*Short exercise 1*. Repeat the part of the winery post between "Absolutely. As you" and "beside the point.", inclusive, keeping every word and mark unchanged.
*Short exercise 2*.
Answer these questions using the winery post:
(a) What building was Sister Creek Winery before it became a winery?
(b) Which room serves as the tasting area?
(c) What do visitors receive when they walk in?

*Passage given*.

..........

Absolutely. As you likely know the area between Austin, San Antonio and Fredricksburg are quite populated with wineries. and If you want old and quaint with really nice folk stop by Sister Creek Winery http://www.sistercreekvineyards.com/ . It is a 100 or so year old cotton mill minimally converted to a winery. The tasting area is the original milling room and the winery is what must have been storage or barn. When you walk in they hand you a laminated page for you self guided tour around the couple thousand square foot facility. The sketch on the website is EXACTLY how it looks. Their wine is quite good also but that seemed to be almost beside the point.

..........

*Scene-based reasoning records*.
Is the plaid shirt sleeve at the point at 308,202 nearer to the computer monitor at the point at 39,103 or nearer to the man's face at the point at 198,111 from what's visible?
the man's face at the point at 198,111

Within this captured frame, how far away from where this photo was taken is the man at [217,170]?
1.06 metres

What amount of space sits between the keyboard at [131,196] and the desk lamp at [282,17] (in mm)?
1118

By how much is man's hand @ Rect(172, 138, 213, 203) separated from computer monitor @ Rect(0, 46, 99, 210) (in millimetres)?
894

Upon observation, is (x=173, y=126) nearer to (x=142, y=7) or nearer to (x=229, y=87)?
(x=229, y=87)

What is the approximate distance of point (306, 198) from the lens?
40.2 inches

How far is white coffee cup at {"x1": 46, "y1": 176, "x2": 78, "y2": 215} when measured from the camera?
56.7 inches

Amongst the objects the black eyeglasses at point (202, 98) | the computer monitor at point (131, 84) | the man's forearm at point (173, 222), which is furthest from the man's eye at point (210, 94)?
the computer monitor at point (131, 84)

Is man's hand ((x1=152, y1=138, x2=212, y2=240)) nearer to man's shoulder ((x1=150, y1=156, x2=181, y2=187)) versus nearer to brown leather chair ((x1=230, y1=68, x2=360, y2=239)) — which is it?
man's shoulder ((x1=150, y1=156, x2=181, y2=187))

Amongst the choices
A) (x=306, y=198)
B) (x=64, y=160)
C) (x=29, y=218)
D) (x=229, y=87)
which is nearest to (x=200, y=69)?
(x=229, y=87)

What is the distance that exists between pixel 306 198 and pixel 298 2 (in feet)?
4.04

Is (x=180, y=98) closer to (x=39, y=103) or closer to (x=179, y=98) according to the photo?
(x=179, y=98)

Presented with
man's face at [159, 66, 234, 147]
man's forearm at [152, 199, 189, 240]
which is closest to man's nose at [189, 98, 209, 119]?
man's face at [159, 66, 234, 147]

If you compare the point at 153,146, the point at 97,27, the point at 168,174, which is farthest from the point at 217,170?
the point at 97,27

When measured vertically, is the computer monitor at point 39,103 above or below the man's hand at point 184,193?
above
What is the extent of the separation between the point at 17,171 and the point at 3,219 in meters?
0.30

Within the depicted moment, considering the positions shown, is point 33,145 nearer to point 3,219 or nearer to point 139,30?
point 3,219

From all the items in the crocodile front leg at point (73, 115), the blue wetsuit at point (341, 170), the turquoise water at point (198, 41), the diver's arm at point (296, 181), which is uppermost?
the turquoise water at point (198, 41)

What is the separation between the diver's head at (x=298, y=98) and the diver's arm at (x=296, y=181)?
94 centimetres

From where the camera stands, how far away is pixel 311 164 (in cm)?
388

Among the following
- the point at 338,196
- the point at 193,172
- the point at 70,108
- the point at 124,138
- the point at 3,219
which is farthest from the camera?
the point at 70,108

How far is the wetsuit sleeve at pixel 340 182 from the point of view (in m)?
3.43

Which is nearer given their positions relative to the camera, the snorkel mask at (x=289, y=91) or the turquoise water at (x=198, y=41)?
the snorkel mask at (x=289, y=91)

..........

*Exercise result 1*.
Absolutely. As you likely know the area between Austin, San Antonio and Fredricksburg are quite populated with wineries. and If you want old and quaint with really nice folk stop by Sister Creek Winery http://www.sistercreekvineyards.com/ . It is a 100 or so year old cotton mill minimally converted to a winery. The tasting area is the original milling room and the winery is what must have been storage or barn. When you walk in they hand you a laminated page for you self guided tour around the couple thousand square foot facility. The sketch on the website is EXACTLY how it looks. Their wine is quite good also but that seemed to be almost beside the point.

*Exercise result 2*.
(a) A cotton mill about 100 years old.
(b) The original milling room.
(c) A laminated page for a self-guided tour of the facility.